Der Opener "You Make It Roll" ist ein wundervoller, sehr zurückhaltend gespielter Schleicher, der so viel Lässigkeit und Coolness verströmt, als wäre es ein verschollenes Stück von J.J. Cale. Eine jammernde Slide-Gitarre und ein wehmütiges Grundfeeling, das Ganze dazu noch wunderbar relaxed in einer gebremsten, fast zeitlupenartigen Art und Weise vorgetragen, lädt geradezu ein, die Seele baumeln zu lassen. Das nachfolgende "I'll Be Back" präsentiert urbritisches Folkrock-Feeling, und das auch als Single veröffentlichte "Chicago Blue" ist eine Reminiszenz an den Blues der gleichnamigen Stadt. Robert Johnson's Bluesklassiker "Four Until Late" wird dann auch gleich nachgeschoben. Das Stück hatte Mick Moody schon seit vielen Jahren stets in seinen verschiedensten Formationen im Gepäck gehabt, und auch später, als er mit seiner eigenen Gruppe, der gemeinsam mit dem Gitarristen Bernie Marsden gegründeten Moody Marsden Band unterwegs war, kam das Stück immer ins Live-Repertoire mit hinein. Das forcierte "Young & Moody", ein wiederum folkrockiges "Too Young To Feel This Way" und ein beseeltes "Just Close Your Eyes" zeigten die grossen kompositorischen Fähigkeiten der beiden Musiker, die mit Ausnahme von zwei Coversongs alle Stücke des Albums gemeinsam geschrieben hatten. Mit dem wunderschönen "Someone Else's Door" und der von Elizabeth Cotton verfassten Nummer "I'm Going Away" beschlossen Bob Young und Mick Moody dieses stimmungsvolle Album.

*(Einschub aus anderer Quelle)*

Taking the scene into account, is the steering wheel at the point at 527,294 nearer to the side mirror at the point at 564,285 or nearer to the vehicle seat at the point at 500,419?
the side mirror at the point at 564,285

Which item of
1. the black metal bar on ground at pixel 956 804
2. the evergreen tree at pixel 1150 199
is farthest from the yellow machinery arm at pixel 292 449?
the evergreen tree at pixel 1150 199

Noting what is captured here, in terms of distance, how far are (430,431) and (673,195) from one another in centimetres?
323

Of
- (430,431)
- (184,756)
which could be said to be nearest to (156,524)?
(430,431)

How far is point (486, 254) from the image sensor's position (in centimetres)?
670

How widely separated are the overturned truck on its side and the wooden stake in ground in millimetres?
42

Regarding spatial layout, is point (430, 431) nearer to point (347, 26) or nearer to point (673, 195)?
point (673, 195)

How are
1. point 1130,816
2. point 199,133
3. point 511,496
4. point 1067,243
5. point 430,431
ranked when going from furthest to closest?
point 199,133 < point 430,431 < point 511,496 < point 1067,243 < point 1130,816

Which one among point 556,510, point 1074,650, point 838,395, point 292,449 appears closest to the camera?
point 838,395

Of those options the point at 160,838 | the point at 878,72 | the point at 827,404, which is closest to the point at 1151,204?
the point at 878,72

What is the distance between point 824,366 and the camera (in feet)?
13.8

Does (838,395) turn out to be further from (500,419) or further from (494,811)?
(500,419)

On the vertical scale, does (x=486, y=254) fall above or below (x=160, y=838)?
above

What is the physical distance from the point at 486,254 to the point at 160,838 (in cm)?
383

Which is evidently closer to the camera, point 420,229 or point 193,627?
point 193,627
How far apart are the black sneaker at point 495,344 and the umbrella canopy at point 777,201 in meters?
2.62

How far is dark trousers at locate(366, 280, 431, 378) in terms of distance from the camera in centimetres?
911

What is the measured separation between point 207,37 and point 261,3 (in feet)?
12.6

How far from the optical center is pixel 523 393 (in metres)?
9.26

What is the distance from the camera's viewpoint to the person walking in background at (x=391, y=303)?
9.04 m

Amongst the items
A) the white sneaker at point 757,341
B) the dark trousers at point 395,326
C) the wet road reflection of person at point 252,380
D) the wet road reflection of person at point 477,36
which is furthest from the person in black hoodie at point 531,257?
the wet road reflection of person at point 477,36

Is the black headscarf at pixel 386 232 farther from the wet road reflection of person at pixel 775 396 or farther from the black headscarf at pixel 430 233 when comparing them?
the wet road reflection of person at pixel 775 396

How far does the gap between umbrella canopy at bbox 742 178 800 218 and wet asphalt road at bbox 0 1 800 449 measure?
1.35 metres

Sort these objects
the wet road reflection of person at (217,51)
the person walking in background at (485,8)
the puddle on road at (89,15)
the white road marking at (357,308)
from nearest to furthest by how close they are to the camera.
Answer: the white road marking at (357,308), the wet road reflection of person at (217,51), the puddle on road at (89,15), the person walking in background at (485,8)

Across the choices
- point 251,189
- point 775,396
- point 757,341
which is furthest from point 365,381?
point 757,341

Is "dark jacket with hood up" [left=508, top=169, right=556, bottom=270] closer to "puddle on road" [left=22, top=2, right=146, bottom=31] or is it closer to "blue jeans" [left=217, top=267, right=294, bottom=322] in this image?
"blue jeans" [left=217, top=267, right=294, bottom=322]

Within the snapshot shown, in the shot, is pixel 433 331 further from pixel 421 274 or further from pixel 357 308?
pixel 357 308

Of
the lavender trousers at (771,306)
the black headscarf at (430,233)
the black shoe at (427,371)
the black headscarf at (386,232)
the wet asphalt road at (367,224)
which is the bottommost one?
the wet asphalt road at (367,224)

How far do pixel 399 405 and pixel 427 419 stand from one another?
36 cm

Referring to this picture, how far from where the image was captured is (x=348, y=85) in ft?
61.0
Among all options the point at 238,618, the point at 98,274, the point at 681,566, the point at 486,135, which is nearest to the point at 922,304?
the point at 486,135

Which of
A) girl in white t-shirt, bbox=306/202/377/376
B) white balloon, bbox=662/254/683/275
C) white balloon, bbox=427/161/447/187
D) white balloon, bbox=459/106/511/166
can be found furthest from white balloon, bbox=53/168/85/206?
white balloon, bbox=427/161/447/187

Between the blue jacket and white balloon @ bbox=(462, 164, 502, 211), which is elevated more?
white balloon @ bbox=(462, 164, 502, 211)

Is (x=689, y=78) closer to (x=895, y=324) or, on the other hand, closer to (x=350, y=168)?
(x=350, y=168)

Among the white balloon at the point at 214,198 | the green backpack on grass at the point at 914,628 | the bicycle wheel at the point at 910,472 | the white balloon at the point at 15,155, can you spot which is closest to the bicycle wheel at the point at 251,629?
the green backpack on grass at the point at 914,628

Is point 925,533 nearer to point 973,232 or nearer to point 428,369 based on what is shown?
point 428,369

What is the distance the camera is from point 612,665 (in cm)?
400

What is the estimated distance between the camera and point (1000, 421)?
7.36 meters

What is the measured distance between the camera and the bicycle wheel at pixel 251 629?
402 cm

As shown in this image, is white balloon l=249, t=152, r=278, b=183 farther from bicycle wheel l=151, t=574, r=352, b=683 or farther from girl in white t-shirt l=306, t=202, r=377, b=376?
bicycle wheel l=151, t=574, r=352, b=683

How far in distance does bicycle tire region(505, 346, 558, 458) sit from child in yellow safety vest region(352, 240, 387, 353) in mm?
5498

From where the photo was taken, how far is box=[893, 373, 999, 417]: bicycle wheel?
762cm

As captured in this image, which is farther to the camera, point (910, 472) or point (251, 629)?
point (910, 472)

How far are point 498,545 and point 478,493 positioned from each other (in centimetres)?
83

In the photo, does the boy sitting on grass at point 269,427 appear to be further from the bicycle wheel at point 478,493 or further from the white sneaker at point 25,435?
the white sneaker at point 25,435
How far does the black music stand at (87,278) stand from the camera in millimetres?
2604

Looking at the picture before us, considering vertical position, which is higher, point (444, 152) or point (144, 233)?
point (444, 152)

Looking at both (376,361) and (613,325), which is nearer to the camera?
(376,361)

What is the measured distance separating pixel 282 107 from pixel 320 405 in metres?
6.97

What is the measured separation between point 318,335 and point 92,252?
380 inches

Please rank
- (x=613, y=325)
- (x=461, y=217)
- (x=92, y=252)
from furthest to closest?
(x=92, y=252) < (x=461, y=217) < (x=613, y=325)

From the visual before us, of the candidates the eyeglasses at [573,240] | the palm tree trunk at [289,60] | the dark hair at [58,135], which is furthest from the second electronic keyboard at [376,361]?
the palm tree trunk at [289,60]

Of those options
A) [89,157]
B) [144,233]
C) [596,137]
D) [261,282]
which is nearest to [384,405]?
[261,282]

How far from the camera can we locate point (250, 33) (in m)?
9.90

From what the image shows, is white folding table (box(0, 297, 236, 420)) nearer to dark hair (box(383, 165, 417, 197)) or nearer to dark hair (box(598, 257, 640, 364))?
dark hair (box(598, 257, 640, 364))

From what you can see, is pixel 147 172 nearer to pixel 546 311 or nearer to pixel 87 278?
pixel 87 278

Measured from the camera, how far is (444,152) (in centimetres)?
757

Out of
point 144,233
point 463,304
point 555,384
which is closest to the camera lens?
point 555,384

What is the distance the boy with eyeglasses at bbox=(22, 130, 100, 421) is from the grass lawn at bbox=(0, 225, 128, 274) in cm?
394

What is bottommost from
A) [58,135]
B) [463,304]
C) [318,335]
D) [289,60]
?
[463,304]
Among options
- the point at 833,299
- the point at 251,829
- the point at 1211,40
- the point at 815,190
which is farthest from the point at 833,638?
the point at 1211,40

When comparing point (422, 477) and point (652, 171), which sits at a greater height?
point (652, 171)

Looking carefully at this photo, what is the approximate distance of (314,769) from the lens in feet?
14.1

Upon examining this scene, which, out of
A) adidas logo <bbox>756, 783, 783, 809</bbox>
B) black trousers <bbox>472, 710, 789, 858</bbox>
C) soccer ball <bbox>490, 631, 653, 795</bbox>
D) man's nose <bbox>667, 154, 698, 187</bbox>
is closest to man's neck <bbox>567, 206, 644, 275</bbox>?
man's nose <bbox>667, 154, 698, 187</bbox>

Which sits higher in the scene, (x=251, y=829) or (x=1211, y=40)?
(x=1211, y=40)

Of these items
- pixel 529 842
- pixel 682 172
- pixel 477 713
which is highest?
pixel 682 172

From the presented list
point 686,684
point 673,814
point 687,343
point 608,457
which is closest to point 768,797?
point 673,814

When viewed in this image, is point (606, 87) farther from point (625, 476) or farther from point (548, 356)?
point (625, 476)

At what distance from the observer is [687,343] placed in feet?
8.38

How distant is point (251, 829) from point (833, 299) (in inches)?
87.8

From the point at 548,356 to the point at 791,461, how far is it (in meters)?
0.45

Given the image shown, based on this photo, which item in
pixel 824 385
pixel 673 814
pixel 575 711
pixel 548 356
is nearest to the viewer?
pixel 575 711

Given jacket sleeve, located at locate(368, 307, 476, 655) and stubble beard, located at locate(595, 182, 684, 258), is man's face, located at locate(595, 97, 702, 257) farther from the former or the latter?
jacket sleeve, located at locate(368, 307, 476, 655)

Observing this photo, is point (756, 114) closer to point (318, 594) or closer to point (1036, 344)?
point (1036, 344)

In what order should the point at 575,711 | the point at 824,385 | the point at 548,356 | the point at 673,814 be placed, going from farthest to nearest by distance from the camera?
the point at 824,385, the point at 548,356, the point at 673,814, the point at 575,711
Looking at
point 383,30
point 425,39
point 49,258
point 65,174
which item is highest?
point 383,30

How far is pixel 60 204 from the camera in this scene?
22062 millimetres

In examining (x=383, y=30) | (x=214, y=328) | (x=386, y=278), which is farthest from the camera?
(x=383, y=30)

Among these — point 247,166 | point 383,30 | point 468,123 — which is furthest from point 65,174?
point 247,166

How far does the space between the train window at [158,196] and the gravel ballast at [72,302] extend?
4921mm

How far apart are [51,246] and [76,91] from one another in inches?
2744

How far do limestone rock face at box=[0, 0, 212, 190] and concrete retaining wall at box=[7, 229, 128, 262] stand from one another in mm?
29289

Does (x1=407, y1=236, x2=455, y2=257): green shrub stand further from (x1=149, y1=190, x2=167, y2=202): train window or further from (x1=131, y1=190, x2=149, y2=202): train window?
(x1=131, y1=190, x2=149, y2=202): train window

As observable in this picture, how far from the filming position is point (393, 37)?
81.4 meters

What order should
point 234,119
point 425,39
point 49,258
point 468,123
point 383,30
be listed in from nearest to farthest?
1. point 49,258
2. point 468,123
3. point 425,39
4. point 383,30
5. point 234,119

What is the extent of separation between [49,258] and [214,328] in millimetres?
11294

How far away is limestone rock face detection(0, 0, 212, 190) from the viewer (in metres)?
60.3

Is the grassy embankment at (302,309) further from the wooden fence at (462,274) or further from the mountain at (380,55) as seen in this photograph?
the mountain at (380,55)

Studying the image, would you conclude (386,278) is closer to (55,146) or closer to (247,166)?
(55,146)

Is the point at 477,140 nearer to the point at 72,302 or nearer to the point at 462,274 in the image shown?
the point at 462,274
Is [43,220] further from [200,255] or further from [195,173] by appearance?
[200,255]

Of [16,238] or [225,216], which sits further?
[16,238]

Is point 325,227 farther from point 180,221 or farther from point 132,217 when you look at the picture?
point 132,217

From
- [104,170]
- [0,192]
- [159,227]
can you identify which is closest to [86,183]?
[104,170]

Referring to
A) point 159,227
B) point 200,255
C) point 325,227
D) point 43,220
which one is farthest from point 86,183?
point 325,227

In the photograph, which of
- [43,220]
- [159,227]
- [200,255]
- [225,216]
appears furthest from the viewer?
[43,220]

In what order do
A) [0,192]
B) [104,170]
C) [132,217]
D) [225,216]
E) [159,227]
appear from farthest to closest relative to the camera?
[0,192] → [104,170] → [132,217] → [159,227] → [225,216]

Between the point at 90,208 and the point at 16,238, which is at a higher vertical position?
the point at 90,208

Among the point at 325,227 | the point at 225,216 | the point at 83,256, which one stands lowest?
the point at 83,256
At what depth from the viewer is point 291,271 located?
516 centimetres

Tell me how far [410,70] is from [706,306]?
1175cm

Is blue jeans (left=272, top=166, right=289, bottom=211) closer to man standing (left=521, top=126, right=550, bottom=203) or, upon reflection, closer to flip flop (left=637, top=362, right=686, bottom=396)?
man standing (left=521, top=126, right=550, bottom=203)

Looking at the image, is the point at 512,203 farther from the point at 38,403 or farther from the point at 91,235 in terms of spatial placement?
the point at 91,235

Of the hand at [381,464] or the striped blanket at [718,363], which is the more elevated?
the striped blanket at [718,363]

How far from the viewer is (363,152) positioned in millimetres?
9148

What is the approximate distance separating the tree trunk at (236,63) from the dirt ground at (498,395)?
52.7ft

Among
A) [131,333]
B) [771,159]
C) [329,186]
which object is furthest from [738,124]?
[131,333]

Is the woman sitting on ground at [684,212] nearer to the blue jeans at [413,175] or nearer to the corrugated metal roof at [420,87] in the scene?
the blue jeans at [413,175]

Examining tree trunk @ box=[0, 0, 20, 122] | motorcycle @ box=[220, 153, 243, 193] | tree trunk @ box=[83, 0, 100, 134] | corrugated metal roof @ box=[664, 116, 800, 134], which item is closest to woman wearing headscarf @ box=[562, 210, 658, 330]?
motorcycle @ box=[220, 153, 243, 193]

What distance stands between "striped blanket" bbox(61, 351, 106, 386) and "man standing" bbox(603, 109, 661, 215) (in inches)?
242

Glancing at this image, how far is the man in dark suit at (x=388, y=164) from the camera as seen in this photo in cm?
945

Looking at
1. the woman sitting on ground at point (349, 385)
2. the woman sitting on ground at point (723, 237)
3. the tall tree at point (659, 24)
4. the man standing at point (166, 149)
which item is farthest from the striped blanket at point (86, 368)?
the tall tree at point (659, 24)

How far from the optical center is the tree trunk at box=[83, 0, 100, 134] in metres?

Aus der Sicht des Musikhörers ist es sicherlich schade, dass die beiden Künstler dieses Werk nicht als Ausgangspunkt für eine gemeinsame musikalische Karriere gesehen haben. Mangelnde Aktivitäten, das Werk zu promoten liessen es leider untergehen. Dennoch ist Bob Young stolz auf die Aufnahmen, denn er sagte abschliessend über die Platte: "We didn't do it to launch our careers, but we just had to do it and we were both very proud of the results". Dank der Plattenfirma Repertoire Records kann man das Album auch heute noch als CD erwerben und eine Entdeckung dieser kleinen musikalischen Kostbarkeiten lohnt sich, auch nach fast 40 Jahren, auf jeden Fall.